Material for this task:
____

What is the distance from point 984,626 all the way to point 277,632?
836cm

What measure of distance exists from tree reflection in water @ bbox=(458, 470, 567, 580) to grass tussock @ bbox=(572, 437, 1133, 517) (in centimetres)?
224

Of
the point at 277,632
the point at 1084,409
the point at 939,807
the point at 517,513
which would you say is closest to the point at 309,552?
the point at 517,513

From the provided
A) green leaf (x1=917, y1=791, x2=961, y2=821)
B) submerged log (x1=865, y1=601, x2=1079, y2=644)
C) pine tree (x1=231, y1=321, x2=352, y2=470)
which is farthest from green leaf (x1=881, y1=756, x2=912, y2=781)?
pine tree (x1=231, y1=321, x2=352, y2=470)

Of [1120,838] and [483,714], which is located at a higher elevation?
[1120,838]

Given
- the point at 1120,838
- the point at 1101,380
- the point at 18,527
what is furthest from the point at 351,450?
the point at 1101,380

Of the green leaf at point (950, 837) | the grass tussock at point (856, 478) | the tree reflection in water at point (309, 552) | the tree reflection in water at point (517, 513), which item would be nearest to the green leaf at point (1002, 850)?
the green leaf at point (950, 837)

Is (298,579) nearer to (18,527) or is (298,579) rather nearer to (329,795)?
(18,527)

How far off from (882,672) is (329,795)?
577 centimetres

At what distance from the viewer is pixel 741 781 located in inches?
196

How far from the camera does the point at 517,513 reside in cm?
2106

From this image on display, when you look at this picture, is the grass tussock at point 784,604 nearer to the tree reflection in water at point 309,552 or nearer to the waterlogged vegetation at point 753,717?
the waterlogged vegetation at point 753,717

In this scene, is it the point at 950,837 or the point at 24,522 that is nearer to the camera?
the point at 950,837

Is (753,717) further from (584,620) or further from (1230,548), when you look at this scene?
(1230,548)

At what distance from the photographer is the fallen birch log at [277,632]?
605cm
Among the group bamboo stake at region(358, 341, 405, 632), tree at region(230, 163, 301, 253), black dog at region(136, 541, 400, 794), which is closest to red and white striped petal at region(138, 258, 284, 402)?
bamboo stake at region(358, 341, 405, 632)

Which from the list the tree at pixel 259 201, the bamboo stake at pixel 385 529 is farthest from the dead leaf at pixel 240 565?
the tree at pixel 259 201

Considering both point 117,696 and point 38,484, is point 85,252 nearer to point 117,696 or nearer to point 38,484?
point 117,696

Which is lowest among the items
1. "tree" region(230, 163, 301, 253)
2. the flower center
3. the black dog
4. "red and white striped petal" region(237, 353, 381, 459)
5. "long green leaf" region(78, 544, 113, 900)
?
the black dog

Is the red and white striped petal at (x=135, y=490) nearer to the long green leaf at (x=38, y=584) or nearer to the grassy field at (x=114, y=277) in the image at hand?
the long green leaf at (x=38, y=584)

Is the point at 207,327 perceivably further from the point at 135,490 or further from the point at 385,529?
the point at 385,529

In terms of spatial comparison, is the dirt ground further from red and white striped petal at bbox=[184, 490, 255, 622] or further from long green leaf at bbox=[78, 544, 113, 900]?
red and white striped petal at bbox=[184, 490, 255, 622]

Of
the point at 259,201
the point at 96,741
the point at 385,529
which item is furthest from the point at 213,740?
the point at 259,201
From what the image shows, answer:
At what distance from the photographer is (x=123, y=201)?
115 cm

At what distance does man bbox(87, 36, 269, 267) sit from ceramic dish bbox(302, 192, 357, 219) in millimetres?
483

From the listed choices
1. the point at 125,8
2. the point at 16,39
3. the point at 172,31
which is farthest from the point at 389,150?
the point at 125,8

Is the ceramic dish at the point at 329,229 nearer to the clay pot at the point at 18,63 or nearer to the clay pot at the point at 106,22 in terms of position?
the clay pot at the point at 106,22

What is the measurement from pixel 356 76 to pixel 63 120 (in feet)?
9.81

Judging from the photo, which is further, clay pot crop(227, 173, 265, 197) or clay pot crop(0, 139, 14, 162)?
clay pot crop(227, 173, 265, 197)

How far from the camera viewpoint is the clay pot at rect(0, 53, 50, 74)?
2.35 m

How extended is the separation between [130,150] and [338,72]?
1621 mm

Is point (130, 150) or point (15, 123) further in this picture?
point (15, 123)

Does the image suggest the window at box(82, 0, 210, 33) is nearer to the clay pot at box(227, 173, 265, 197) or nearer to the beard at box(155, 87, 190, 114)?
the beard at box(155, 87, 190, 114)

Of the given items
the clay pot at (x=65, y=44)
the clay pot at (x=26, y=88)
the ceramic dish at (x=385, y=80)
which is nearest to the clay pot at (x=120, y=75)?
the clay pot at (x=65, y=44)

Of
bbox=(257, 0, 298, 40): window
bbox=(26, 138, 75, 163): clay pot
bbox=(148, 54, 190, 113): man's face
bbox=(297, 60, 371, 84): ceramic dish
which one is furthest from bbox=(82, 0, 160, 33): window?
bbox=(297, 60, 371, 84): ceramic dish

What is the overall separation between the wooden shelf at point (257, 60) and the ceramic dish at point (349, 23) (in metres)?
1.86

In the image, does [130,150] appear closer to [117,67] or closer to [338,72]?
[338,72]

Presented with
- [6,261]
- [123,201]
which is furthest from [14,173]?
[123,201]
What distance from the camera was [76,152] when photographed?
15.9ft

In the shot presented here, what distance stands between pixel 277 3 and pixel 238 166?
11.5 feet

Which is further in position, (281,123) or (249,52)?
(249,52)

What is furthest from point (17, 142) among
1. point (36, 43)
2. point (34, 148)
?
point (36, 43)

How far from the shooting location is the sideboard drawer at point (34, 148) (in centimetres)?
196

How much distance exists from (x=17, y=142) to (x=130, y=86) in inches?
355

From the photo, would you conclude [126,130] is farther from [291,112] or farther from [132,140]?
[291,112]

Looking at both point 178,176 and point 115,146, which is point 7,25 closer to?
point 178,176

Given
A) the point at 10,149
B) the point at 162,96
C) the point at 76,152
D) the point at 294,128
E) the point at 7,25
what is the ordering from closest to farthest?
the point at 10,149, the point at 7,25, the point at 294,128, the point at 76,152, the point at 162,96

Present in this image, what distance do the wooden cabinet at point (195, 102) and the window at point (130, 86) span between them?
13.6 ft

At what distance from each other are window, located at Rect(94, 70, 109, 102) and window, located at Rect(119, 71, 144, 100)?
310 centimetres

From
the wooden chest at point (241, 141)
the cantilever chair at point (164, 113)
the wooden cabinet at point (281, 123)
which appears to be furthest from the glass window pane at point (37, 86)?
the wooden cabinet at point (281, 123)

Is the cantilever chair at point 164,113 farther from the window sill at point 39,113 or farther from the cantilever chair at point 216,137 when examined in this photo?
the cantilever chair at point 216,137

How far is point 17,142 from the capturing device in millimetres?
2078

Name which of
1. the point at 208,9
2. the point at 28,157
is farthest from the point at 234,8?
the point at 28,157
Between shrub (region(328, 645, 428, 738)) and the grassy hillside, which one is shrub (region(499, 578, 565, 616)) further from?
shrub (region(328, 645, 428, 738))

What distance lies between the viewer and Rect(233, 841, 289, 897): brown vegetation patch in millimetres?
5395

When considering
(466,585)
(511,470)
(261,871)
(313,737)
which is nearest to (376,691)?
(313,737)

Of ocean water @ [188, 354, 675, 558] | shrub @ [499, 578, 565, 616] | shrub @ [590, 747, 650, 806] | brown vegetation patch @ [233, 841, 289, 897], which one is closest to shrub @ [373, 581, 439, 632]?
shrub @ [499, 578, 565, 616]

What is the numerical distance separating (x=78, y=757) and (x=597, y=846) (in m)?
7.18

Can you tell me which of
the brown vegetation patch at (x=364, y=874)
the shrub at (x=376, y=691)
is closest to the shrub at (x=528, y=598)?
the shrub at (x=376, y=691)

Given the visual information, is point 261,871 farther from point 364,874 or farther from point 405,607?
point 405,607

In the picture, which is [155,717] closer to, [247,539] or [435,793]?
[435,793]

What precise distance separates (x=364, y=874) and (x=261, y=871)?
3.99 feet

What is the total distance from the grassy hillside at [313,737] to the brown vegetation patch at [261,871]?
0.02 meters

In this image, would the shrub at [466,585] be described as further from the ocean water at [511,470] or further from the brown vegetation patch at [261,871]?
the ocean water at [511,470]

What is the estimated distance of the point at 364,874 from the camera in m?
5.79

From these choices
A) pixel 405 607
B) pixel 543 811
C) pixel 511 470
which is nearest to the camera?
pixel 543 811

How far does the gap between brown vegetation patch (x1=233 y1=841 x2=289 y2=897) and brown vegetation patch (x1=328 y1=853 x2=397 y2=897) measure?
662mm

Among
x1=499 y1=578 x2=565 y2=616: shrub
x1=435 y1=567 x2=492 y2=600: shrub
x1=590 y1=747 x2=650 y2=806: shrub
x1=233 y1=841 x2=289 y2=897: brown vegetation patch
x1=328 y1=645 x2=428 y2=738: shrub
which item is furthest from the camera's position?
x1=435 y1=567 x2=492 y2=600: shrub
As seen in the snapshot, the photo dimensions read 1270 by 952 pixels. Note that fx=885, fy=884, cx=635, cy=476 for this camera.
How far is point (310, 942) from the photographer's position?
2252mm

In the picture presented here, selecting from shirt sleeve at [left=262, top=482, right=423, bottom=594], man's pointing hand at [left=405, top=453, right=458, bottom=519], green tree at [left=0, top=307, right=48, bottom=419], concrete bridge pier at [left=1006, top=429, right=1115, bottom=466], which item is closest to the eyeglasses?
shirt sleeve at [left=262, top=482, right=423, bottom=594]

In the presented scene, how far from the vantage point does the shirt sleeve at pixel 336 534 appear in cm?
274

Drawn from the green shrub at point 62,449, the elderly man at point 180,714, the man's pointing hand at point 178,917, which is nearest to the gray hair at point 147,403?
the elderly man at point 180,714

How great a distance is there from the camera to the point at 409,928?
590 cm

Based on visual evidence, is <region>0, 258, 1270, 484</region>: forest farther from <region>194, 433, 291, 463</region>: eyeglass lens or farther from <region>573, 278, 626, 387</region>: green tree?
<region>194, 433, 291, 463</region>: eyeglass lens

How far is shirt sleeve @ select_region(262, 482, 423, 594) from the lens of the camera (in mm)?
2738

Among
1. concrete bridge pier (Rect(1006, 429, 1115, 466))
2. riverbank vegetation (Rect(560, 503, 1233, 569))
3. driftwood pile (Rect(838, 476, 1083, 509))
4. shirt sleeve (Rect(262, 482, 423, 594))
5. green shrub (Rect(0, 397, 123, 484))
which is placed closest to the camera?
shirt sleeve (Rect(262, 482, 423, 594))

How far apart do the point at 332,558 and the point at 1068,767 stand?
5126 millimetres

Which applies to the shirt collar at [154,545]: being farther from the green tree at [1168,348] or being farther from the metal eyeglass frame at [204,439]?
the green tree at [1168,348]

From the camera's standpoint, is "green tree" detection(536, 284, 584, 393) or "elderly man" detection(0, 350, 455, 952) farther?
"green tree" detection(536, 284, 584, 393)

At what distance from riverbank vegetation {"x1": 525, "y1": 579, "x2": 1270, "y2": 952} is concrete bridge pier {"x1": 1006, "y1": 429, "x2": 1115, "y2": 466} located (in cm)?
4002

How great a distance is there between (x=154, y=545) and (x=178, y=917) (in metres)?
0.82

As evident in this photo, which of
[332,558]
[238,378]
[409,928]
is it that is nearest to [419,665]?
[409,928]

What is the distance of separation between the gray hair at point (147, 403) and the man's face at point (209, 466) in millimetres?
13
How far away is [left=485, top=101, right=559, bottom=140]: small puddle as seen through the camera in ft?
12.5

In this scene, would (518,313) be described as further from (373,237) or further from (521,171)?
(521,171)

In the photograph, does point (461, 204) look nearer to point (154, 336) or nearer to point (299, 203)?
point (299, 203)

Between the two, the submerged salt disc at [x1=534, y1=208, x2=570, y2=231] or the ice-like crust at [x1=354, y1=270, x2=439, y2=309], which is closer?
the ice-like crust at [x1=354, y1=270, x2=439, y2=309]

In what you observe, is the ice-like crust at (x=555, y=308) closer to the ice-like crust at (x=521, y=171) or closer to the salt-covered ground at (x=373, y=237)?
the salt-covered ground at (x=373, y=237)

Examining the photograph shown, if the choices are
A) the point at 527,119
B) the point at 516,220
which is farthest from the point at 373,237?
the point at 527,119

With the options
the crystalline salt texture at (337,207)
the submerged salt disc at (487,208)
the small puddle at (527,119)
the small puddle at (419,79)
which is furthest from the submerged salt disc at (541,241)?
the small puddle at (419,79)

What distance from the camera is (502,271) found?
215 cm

____

Job: Please copy out, word for word, every line from the one containing "How far away" through the final line, including both.

Task solution:
How far away is [left=485, top=101, right=559, bottom=140]: small puddle as seen through the camera in ft?
12.5

In this scene, would (518,313) be described as further from (373,237) or further from (521,171)?
(521,171)

In the photograph, does point (461, 204) look nearer to point (154, 336) or nearer to point (299, 203)?
point (299, 203)

Between the two, the submerged salt disc at [x1=534, y1=208, x2=570, y2=231] or the ice-like crust at [x1=354, y1=270, x2=439, y2=309], which is closer?
the ice-like crust at [x1=354, y1=270, x2=439, y2=309]

In what you observe, is the ice-like crust at (x=555, y=308) closer to the ice-like crust at (x=521, y=171) or closer to the salt-covered ground at (x=373, y=237)?
the salt-covered ground at (x=373, y=237)

Examining the photograph shown, if the choices are
A) the point at 527,119
B) the point at 516,220
which is farthest from the point at 373,237?
the point at 527,119

With the options
the crystalline salt texture at (337,207)
the submerged salt disc at (487,208)
the small puddle at (527,119)
the small puddle at (419,79)
which is furthest from the submerged salt disc at (541,241)?
the small puddle at (419,79)

What distance from the camera is (502,271) found?
215 cm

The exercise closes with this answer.